Les organisations cherchent à interpeller les différents organismes internationaux des droits de l’homme des divers titulaires de mandats relevant de procédures spéciales et de mécanismes à s’occuper de faits très graves qui sont dénoncés en Colombie et qui portent atteinte aux personnes sans défense et innocentes, parmi lesquelles se trouvent des enfants et des femmes. Ils attirent l’attention sur la violence structurelle installée et sur la situation de la liberté d’expression et de communication des Autochtones. Ils affirment à propos que : ¨ Les massacres commises dans le cadre de la culture de violence, comprend une longue liste de morts causées par le conflit armé entre l’état colombien et son armée, les paramilitaires et la guérilla syndiquée, telles que les FARC et l’ELN ¨.

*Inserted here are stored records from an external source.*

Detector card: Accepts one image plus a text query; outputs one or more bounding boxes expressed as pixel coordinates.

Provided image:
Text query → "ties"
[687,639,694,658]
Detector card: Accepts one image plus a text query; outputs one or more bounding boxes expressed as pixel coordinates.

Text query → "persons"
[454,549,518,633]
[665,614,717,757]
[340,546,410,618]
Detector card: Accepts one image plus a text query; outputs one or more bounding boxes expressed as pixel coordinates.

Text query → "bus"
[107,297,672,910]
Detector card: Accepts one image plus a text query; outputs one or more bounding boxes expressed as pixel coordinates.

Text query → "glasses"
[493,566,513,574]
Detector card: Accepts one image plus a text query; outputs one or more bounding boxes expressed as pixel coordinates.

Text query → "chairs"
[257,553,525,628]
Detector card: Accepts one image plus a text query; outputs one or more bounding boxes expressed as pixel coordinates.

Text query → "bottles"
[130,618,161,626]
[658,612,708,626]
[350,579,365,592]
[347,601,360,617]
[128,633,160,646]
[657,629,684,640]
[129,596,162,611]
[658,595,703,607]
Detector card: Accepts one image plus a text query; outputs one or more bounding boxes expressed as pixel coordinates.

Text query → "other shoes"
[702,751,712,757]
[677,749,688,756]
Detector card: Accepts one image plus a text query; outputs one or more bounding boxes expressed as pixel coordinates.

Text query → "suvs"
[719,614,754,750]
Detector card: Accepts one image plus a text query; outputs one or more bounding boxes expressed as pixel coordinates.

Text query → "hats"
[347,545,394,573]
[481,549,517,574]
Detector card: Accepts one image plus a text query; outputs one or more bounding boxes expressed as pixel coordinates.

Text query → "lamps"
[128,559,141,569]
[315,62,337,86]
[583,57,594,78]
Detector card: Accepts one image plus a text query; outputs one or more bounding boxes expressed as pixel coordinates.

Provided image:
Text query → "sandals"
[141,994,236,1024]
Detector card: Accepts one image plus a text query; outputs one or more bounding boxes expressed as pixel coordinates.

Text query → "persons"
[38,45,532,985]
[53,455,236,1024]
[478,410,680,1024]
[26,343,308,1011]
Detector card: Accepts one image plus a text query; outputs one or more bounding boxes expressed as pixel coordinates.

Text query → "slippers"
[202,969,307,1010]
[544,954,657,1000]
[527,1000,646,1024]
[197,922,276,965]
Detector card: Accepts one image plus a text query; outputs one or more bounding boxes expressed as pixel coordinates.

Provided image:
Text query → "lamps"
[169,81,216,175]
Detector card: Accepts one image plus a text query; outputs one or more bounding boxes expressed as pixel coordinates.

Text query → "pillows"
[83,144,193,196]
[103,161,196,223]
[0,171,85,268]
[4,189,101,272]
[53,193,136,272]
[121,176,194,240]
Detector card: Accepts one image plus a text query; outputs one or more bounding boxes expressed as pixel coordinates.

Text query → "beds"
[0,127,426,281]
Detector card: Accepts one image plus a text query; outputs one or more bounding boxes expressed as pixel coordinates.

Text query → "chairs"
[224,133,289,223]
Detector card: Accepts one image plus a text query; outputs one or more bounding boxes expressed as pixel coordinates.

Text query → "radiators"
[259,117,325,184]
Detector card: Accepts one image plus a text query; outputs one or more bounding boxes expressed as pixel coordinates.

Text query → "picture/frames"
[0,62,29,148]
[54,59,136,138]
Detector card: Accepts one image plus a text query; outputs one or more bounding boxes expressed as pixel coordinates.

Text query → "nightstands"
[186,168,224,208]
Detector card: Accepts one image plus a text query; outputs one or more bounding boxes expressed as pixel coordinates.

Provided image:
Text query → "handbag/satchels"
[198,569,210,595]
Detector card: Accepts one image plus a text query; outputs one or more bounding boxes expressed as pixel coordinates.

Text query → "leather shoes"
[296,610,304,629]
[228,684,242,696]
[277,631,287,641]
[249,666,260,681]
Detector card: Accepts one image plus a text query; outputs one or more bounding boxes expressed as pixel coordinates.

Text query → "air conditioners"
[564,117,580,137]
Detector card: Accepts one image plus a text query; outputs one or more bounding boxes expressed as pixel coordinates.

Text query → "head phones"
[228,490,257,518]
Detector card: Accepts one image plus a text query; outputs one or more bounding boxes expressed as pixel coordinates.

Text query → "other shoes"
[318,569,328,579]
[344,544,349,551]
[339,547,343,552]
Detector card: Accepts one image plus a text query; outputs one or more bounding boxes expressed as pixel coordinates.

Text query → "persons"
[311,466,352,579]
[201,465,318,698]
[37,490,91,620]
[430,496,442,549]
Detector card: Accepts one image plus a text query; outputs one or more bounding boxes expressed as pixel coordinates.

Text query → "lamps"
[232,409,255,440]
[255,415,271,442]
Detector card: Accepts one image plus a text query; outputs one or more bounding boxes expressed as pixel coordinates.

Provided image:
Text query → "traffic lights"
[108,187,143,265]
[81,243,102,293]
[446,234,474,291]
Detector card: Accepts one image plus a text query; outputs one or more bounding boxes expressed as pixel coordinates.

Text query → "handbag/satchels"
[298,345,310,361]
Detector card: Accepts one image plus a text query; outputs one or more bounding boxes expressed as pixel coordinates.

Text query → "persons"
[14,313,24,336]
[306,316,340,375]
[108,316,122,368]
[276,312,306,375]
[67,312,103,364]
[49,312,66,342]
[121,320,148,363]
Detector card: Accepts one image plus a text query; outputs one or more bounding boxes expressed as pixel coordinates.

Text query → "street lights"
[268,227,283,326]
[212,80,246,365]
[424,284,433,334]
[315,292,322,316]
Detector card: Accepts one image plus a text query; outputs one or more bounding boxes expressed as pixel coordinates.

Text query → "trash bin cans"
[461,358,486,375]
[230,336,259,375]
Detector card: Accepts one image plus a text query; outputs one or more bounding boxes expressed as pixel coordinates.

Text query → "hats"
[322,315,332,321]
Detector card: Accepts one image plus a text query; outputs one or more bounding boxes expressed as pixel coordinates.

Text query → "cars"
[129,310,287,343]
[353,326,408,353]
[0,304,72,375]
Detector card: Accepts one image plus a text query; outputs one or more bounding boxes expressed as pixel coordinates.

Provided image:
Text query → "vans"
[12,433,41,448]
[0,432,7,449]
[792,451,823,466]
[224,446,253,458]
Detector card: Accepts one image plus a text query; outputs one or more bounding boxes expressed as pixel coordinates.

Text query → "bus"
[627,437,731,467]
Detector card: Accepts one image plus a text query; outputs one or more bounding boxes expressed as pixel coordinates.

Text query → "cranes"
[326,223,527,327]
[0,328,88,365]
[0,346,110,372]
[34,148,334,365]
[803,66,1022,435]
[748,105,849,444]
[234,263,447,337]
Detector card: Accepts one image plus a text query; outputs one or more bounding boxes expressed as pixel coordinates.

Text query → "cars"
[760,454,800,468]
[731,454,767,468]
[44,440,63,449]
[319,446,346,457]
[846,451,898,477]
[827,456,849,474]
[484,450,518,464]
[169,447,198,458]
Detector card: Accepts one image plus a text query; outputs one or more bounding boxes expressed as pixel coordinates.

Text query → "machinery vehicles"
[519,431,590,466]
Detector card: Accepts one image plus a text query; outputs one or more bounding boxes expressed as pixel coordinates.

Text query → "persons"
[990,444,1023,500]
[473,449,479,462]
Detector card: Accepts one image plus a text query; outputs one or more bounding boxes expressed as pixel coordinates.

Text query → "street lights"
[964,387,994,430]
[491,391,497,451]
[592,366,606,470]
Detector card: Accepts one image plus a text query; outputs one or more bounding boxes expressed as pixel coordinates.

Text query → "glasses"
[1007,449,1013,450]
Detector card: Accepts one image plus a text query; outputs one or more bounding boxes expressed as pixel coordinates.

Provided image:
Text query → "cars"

Sur ce fait, les organisations signalent qu’il existe des antécédents que le ¨ mobile ¨de ce conflit militaire a provoqué la destruction de logements, le déplacement de la population, des assassinats, des blessés systématiques, tandis que parallèlement sont imposés de mégaprojets des industries extractives dans l’intérêt des transnationales de mines et pétrolières. ¨ Face à cette situation, c’est inouï, que le conflit armé ait servi de ¨ justification ¨ pour piétiner les droits collectifs des communautés, pour violer les accords internationaux des droits de l’homme telle que la Convention 169 de l’OIT et pour annuler des populations locales, là où par hasard, ont été installés ou seront installés les principaux projets du genre de méga industries, d’après les dénonces présentées¨.

Les organisations considèrent préoccupant que ces événements se produisent sous la passivité et la complicité des organismes internationaux des droits de l’homme et que leurs réactions ne se manifestent qu’après et hors du contexte, lorsque les crimes et les abus ont été commis en violant les droits à la liberté, à l’intégrité personnelle et à la vie. À propos ils signalent : ¨ C’est pour cette raison, et très respectueusement que nous demandons un rôle plus dynamique devant cette réalité et nous réclamons l’observance, la participation et la coordination avec d’autres instances pour la protection effective des droits de l’homme en Colombie, ainsi que dans d’autres pays où les droits sont toujours minés¨.

Dans un autre paragraphe de la lettre ils soulignent : ¨ Sur la situation en Colombie et très spécialement concernant les dits ¨ dialogues de paix¨ si médiatisés, nous tenons à remarquer que la présence et les actions de ces acteurs armés portent toujours atteinte aux territoires autochtones, aux descendants africains et aux paysans, que les sites autochtones sont militarisés, que les actions militaires où habitent des familles dans les communautés persistent, que les accrochages entre les groupes armés militaires et la ¨guérilla¨ continuent, que la menace persiste et que la présence de groupes paramilitaires , mercenaires liés à des individus ayant du pouvoir réel dans l’état, est toujours présente dans certains secteurs ; mais la presse ne fait pas mention à ces faits, ni aux démarches avancées par les populations autochtones en faveur de la paix, non seulement pour leurs territoires, mais pour tout le pays, voire pour le continent¨.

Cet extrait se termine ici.